> _YOUR OBJECTIVE_: Read the listing below and copy out every line that holds "import".

> _DATA IN THIS EXERCISE_:
[Start of section]

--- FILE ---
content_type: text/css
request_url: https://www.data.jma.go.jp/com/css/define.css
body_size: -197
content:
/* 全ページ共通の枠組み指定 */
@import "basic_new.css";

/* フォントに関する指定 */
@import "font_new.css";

[End of section]
[Start of section]

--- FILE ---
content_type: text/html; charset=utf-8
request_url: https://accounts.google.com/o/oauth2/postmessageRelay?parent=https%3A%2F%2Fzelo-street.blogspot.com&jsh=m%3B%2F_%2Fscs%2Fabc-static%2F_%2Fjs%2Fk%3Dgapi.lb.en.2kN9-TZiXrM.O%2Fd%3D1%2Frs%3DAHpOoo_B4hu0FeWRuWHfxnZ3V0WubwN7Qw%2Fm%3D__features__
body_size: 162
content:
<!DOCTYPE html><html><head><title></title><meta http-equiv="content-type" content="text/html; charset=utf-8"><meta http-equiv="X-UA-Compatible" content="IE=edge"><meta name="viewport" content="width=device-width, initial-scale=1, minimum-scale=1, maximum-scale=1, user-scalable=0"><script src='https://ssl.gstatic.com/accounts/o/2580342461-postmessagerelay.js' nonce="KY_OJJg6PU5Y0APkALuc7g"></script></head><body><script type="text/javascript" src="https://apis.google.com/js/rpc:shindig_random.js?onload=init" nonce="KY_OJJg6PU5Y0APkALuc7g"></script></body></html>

[End of section]

> _ANSWER TO THE PROBLEM_:
@import "basic_new.css";
@import "font_new.css";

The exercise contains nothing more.